▶ **Aim of the exercise**: Render every line of the items below as a JSON list of strings, one string per line, omitting blank lines. Leave the pictures out of the answer.

Excerpts from a detection dataset:
..........

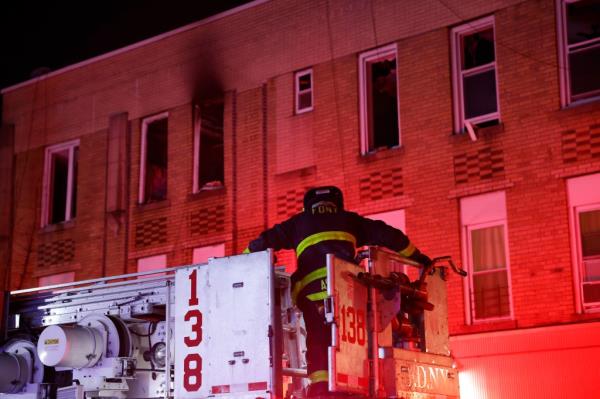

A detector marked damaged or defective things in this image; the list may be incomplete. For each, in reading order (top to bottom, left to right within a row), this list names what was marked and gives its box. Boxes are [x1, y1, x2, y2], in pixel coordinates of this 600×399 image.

burnt window frame [41, 140, 79, 228]
broken window [43, 141, 79, 228]
broken window [139, 114, 168, 205]
burnt window frame [139, 113, 169, 205]
burnt window frame [193, 99, 226, 195]
broken window [195, 101, 225, 193]
broken window [296, 68, 314, 113]
burnt window frame [296, 68, 314, 115]
burnt window frame [358, 43, 400, 155]
broken window [358, 45, 400, 155]
burnt window frame [452, 16, 500, 134]
broken window [450, 17, 502, 134]
burnt window frame [556, 0, 596, 107]
broken window [556, 0, 600, 104]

..........

▶ **The response**:
[
  "A detector marked damaged or defective things in this image; the list may be incomplete. For each, in reading order (top to bottom, left to right within a row), this list names what was marked and gives its box. Boxes are [x1, y1, x2, y2], in pixel coordinates of this 600×399 image.",
  "burnt window frame [41, 140, 79, 228]",
  "broken window [43, 141, 79, 228]",
  "broken window [139, 114, 168, 205]",
  "burnt window frame [139, 113, 169, 205]",
  "burnt window frame [193, 99, 226, 195]",
  "broken window [195, 101, 225, 193]",
  "broken window [296, 68, 314, 113]",
  "burnt window frame [296, 68, 314, 115]",
  "burnt window frame [358, 43, 400, 155]",
  "broken window [358, 45, 400, 155]",
  "burnt window frame [452, 16, 500, 134]",
  "broken window [450, 17, 502, 134]",
  "burnt window frame [556, 0, 596, 107]",
  "broken window [556, 0, 600, 104]"
]